» **YOUR INSTRUCTIONS**: The expected output is a copy of every line in the records with the string "white".
== DATASET RECORDS
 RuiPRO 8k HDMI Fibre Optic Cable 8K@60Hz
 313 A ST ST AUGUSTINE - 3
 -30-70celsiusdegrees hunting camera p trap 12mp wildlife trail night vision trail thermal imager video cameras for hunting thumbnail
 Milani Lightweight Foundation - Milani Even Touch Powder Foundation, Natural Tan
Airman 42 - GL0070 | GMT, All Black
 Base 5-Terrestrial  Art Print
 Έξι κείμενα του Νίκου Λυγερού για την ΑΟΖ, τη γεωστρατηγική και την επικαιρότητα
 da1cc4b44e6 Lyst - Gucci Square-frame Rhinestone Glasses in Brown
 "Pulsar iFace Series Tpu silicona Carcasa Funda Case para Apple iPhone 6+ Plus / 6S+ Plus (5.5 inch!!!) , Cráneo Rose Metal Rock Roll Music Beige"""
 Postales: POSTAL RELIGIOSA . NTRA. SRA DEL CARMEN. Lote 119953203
====
== DATASET RECORDS
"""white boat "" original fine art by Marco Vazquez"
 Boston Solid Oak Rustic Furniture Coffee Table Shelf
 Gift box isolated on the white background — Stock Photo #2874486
====
» **TASK RESULT**:
"""white boat "" original fine art by Marco Vazquez"
 Gift box isolated on the white background — Stock Photo #2874486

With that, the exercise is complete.